* START Provided records *
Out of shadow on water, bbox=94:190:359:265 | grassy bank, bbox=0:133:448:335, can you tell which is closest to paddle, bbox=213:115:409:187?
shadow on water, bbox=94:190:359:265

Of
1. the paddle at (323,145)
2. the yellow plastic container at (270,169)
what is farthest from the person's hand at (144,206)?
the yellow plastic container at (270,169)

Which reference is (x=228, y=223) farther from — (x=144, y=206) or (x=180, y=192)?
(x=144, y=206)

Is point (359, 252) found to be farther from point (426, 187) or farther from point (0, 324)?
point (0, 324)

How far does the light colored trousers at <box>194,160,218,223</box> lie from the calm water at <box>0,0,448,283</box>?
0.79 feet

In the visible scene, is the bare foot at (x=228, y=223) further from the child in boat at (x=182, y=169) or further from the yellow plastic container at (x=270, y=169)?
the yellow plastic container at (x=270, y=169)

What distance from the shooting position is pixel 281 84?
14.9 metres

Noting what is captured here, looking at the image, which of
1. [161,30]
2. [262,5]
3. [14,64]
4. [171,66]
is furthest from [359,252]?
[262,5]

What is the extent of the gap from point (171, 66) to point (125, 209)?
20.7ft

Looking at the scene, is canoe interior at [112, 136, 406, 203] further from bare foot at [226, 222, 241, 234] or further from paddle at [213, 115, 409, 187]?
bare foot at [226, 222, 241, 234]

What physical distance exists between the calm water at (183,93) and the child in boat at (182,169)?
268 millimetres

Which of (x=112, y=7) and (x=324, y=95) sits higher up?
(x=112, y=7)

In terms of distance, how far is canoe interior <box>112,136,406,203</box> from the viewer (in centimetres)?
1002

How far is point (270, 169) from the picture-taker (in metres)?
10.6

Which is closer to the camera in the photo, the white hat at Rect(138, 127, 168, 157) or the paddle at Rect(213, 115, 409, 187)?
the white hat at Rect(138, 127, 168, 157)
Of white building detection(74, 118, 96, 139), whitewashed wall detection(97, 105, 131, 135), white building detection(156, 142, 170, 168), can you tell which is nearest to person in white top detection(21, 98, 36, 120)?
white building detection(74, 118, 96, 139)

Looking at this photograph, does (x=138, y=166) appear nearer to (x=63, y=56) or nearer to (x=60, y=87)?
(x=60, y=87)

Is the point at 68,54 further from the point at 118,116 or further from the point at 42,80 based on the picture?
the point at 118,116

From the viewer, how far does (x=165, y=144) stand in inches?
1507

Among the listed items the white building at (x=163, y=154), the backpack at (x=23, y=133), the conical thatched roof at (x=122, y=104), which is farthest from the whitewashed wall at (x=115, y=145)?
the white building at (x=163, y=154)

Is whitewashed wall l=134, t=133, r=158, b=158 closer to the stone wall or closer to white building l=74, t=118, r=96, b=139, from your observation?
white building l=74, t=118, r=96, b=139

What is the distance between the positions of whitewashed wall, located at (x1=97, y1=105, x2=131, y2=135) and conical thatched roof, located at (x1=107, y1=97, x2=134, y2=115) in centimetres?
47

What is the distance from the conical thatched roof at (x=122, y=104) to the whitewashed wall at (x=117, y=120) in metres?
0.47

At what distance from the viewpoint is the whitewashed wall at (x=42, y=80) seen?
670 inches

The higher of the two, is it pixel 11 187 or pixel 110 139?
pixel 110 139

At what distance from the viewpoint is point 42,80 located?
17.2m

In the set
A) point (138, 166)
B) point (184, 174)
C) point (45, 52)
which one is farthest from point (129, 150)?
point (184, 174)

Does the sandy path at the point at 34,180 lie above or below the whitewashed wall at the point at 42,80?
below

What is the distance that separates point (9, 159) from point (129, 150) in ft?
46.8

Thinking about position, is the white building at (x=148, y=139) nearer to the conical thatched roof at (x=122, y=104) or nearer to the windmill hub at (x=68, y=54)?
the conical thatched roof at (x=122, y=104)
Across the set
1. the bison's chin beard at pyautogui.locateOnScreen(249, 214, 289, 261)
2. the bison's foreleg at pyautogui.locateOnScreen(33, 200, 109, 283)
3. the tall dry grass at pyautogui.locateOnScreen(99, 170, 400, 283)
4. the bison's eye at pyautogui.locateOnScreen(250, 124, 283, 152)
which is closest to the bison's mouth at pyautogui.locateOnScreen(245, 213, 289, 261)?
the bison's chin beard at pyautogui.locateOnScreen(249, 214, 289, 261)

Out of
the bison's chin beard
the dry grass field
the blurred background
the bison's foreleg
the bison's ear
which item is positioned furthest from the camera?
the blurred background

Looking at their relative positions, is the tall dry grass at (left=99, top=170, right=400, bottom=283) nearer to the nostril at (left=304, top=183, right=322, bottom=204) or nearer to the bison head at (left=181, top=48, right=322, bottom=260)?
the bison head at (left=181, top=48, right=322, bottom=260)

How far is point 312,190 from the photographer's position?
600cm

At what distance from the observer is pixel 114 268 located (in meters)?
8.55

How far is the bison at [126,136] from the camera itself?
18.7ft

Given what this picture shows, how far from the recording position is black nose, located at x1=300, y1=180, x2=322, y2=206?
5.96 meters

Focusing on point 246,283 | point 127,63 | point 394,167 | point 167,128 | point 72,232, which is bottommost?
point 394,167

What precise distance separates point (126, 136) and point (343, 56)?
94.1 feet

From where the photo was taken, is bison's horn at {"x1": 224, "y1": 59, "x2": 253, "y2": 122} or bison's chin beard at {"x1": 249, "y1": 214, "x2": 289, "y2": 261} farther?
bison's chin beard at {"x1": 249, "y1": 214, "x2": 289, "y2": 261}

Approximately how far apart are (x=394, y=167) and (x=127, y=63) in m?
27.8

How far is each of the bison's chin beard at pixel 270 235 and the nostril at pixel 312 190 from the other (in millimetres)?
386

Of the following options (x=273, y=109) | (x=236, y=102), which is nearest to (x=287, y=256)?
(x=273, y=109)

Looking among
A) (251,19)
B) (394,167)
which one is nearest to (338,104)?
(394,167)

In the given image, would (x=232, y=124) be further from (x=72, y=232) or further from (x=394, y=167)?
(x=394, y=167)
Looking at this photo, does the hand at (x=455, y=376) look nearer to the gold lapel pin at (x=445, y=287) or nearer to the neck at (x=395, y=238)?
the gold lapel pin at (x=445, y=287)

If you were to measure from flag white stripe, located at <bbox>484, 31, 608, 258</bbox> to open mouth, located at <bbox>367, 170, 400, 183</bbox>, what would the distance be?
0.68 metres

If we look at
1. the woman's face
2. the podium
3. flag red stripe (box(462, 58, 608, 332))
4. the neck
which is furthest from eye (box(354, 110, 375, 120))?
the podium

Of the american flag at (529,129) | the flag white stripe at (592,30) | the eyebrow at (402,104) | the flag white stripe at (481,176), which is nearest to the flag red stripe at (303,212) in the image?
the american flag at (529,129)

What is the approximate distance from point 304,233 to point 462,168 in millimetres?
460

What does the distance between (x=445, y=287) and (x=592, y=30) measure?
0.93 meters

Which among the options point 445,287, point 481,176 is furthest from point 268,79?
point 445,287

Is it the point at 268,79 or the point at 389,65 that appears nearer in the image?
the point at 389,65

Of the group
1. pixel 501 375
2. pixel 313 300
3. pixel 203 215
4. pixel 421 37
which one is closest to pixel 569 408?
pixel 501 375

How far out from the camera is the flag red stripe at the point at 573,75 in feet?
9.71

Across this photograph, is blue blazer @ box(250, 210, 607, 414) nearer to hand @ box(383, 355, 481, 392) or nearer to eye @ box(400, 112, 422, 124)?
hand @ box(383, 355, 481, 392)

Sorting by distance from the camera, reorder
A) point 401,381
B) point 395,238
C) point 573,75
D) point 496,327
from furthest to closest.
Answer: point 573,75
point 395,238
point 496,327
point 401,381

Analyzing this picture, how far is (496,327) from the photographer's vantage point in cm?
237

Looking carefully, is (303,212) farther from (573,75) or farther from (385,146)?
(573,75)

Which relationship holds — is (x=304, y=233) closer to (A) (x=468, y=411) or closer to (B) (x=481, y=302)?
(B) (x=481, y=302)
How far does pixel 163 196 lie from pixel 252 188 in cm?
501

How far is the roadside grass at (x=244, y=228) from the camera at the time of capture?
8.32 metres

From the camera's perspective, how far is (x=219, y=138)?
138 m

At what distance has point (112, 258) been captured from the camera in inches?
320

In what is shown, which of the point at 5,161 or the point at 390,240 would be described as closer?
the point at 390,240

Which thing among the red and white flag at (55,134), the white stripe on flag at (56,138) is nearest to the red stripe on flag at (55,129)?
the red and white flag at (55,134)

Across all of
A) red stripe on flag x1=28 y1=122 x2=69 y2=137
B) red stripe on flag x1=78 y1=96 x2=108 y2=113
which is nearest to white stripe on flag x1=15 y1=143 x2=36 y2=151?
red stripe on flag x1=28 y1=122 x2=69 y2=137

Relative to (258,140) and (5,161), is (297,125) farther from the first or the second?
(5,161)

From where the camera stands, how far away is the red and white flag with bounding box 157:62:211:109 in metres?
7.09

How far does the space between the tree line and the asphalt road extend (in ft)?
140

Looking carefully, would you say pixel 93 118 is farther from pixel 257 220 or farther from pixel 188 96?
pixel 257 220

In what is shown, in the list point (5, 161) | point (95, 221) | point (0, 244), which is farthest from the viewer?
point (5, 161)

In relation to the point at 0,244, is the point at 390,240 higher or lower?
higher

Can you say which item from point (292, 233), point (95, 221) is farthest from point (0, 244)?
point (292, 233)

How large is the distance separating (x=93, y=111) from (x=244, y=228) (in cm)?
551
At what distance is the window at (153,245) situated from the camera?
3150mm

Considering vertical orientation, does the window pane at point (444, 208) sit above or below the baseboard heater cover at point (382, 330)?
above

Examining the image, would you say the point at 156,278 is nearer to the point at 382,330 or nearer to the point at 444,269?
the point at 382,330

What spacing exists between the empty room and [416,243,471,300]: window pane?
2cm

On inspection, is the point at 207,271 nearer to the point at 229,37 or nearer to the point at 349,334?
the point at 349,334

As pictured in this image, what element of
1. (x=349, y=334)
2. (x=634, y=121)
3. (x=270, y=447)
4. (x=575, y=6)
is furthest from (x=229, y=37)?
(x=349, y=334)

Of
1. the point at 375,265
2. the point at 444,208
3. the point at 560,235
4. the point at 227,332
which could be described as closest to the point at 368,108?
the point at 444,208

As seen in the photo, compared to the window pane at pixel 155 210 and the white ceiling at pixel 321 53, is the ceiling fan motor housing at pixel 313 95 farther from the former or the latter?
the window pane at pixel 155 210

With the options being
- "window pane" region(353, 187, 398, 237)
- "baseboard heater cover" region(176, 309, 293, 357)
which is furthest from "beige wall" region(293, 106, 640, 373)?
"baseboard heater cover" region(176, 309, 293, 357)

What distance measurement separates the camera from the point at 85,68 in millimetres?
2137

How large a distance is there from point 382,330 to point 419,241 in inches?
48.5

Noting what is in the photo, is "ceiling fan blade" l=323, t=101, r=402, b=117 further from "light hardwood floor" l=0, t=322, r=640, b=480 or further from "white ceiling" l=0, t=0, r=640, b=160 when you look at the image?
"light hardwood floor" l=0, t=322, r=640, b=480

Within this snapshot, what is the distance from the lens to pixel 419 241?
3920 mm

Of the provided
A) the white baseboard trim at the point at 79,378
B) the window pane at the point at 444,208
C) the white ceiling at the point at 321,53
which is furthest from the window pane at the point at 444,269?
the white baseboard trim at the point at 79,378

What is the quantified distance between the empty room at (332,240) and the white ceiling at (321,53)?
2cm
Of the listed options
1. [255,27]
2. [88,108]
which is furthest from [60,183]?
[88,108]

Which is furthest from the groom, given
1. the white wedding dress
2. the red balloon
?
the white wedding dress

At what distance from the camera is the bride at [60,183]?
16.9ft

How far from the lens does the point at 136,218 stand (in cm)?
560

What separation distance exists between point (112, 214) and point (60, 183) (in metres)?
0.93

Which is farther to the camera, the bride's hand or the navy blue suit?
* END Provided records *
Your task is to output exactly the lines running from the one with "As seen in the" through the final line of the material above, with both ends included.

◆ Output for this task
As seen in the photo, compared to the window pane at pixel 155 210 and the white ceiling at pixel 321 53, is the ceiling fan motor housing at pixel 313 95 farther from the former or the latter?
the window pane at pixel 155 210

With the options being
- "window pane" region(353, 187, 398, 237)
- "baseboard heater cover" region(176, 309, 293, 357)
which is furthest from "beige wall" region(293, 106, 640, 373)?
"baseboard heater cover" region(176, 309, 293, 357)

What distance measurement separates the camera from the point at 85,68 in millimetres?
2137

How large a distance is there from point 382,330 to point 419,241 in inches?
48.5

Noting what is in the photo, is "ceiling fan blade" l=323, t=101, r=402, b=117 further from "light hardwood floor" l=0, t=322, r=640, b=480 or further from "white ceiling" l=0, t=0, r=640, b=160 when you look at the image?
"light hardwood floor" l=0, t=322, r=640, b=480

Within this snapshot, what is the distance from the lens to pixel 419 241?
3920 mm

Of the provided
A) the white baseboard trim at the point at 79,378
B) the window pane at the point at 444,208
C) the white ceiling at the point at 321,53
which is furthest from the window pane at the point at 444,269?
the white baseboard trim at the point at 79,378

What is the quantified distance between the empty room at (332,240) and the white ceiling at (321,53)?
2cm
Of the listed options
1. [255,27]
2. [88,108]
which is furthest from [60,183]?
[88,108]

Which is furthest from the groom, given
1. the white wedding dress
2. the red balloon
?
the white wedding dress

At what distance from the camera is the bride at [60,183]?
16.9ft

How far from the lens does the point at 136,218 stand (in cm)?
560

What separation distance exists between point (112, 214) and point (60, 183) (in metres)?
0.93

Which is farther to the camera, the bride's hand or the navy blue suit?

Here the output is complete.